[Spatial reasoning items]
::::
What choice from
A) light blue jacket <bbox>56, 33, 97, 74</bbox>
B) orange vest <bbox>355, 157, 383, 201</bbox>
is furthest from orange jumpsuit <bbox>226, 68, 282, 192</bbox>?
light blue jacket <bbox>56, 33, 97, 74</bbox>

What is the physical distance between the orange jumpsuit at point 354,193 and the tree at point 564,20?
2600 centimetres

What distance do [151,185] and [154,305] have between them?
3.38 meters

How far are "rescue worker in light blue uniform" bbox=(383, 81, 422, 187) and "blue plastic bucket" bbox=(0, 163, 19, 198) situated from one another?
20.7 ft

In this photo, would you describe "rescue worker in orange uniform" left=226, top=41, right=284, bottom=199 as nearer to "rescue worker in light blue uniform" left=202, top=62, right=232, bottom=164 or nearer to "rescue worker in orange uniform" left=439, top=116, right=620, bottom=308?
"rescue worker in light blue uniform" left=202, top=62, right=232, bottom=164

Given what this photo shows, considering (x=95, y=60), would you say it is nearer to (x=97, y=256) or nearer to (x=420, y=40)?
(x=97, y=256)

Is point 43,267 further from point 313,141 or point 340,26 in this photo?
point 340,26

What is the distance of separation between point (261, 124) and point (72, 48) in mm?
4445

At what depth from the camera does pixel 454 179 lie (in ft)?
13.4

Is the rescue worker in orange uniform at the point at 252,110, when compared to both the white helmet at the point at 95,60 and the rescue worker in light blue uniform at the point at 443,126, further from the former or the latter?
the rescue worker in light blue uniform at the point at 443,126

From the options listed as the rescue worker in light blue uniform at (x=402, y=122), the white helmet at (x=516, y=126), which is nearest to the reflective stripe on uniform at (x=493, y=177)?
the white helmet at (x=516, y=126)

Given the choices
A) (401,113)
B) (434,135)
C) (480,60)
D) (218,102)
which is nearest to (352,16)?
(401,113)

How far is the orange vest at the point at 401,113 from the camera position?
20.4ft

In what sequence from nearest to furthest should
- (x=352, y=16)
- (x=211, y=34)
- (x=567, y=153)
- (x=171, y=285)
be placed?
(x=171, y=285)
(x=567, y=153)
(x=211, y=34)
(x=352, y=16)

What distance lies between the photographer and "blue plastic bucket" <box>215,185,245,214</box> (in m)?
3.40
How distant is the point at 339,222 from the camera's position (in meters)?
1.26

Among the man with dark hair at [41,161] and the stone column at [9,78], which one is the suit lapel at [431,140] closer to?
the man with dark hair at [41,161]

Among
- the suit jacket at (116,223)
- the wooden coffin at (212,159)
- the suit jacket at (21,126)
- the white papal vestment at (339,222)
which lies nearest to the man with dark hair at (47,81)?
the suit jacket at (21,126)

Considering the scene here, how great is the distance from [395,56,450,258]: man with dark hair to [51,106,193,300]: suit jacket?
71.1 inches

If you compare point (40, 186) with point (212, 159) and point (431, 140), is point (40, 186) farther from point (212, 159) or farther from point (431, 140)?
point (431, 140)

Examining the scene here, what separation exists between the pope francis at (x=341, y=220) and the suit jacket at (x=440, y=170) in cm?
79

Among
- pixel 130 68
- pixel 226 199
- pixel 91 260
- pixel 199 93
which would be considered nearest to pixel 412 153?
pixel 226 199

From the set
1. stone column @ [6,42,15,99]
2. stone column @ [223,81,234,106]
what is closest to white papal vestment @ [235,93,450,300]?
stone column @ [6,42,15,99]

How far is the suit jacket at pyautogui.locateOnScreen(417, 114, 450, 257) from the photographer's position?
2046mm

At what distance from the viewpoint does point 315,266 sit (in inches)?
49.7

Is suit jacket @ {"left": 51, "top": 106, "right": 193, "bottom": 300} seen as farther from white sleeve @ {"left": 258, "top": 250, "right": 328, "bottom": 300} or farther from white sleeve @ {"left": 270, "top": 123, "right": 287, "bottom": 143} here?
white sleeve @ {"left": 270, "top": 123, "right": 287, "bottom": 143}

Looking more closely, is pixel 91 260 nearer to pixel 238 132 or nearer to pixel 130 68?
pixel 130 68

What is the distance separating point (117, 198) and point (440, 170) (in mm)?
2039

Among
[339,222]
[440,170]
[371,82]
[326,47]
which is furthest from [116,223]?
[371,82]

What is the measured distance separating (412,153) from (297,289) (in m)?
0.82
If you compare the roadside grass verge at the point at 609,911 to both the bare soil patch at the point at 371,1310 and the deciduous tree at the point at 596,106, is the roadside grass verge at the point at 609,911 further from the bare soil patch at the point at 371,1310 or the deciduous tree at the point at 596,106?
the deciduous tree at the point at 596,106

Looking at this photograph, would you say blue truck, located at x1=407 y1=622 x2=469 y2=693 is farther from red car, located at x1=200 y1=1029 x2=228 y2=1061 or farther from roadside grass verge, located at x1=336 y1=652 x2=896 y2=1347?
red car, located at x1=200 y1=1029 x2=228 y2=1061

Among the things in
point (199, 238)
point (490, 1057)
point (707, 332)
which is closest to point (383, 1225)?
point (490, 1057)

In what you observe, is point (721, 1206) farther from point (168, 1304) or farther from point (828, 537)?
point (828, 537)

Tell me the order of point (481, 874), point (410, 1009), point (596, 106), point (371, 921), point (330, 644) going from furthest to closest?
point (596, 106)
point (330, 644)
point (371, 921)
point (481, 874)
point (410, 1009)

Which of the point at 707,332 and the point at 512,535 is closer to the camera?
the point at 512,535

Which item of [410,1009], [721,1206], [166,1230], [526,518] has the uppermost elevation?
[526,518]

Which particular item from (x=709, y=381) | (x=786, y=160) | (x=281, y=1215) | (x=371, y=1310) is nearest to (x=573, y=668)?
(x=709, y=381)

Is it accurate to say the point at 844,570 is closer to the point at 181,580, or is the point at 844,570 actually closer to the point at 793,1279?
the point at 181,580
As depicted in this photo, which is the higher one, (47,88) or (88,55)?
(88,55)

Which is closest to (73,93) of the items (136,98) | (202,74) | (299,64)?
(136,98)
::::
--- Short exercise ---
Can you copy out, word for word, the items from the line that contains "Tell me the" through the last line of the items, including both of those lines?

--- Output of the exercise ---
Tell me the order of point (481, 874), point (410, 1009), point (596, 106), point (371, 921), point (330, 644) going from furthest to closest?
point (596, 106)
point (330, 644)
point (371, 921)
point (481, 874)
point (410, 1009)

Which of the point at 707,332 and the point at 512,535 is closer to the camera?
the point at 512,535

Which item of [410,1009], [721,1206], [166,1230], [526,518] has the uppermost elevation?
[526,518]

Which particular item from (x=709, y=381) | (x=786, y=160) | (x=281, y=1215) | (x=371, y=1310) is nearest to (x=573, y=668)?
(x=709, y=381)

Is it accurate to say the point at 844,570 is closer to the point at 181,580, or is the point at 844,570 actually closer to the point at 793,1279?
the point at 181,580
As depicted in this photo, which is the higher one, (47,88) or (88,55)?
(88,55)

Which is closest to (73,93) of the items (136,98) | (202,74) | (299,64)?
(136,98)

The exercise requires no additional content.